Although the lineage species concept is operationally more satisfactory, by sidestepping the difficulty in demonstrating reproductive isolation, it presents a challenge of how to distinguish divergence of lineages that are species with divergence of lineages within species (see Sukumaran and Knowles, 2017). Trying to interpret this statement will highlight the clash of mindsets.

While not pretending to have solved this conundrum, we argue that the concept of diagnosability should be central to any criterion for delimiting species. That is, every individual of a species should be able to be assigned to that species by one or more diagnostic characters. It is necessary but not sufficient that a lineage be diagnosable from all other lineages if it is to be regarded as a distinct species. Some such lineages and those that are not characterised by diagnostic characters represent variation within species. In the context of SNP datasets (or for that matter the earlier allozyme datasets), a fixed allelic difference at a locus is a diagnostic character. Assuming it is not an artifact of limited sampling, a fixed allelic difference allows one to unambiguously assign an individual to its species.

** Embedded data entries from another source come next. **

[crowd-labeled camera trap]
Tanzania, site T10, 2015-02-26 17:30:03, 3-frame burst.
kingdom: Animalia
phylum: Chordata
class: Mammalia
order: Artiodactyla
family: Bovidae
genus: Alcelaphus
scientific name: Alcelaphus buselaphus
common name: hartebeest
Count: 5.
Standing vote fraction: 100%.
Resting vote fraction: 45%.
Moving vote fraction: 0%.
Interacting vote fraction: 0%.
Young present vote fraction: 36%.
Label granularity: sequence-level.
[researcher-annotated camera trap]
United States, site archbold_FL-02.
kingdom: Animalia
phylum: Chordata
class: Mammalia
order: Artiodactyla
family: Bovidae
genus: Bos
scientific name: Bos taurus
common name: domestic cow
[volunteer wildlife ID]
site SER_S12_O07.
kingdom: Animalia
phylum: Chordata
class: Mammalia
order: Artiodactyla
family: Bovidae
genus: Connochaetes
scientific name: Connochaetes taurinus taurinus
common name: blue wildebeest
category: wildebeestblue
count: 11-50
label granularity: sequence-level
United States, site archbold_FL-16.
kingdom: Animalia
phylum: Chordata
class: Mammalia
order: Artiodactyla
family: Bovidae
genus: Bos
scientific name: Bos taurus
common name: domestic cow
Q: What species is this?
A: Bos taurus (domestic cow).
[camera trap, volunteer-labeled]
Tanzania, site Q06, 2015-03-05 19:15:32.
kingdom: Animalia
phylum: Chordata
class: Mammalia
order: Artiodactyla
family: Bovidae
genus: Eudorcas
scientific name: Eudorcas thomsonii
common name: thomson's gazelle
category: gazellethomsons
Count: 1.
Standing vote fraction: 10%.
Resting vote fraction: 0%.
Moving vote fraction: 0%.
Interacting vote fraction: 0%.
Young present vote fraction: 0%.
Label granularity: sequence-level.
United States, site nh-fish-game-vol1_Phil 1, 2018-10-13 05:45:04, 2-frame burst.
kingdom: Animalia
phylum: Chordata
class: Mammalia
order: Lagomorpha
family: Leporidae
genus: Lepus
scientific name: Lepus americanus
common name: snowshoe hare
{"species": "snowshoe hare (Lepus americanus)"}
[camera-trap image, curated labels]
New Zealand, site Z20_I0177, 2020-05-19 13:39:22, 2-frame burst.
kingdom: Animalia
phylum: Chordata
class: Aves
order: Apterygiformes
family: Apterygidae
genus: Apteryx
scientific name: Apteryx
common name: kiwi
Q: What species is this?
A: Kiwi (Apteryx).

We thus present a framework to interrogate genomic datasets and coalescent-based species trees for the presence of candidate species using genetic data alone. We propose six steps:

  1. visualize genetic affinities among individuals using PCA to identify both discrete groups and individuals involved in contemporary admixture to be held aside for independent consideration (see Marshall et al., 2021);
  2. apply phylogenetic techniques to identify lineages;
  3. use fixed allelic differences to assess diagnosability of those lineages as potential candidate species (see also Georges et al. 2018);
  4. interpret the diagnosable lineages in a geographical context (sympatry, parapatry, allopatry);
  5. assess significance of difference or trends in the context of sampling intensity (see Chambers and Hillis, 2020); and
  6. adopt a holistic approach to available evidence to inform decisions on species status in the difficult cases of allopatry.

We adopt this approach to distinguish candidate species from within-species lineages for a widespread species complex of Australian freshwater fishes (genus Retropinna).

Our framework addresses two cornerstone issues in systematics that are often not discussed explicitly in genomic species discovery: diagnosability and how to determine it, and what criteria should be used to decide whether diagnosable lineages are conspecific or represent different species.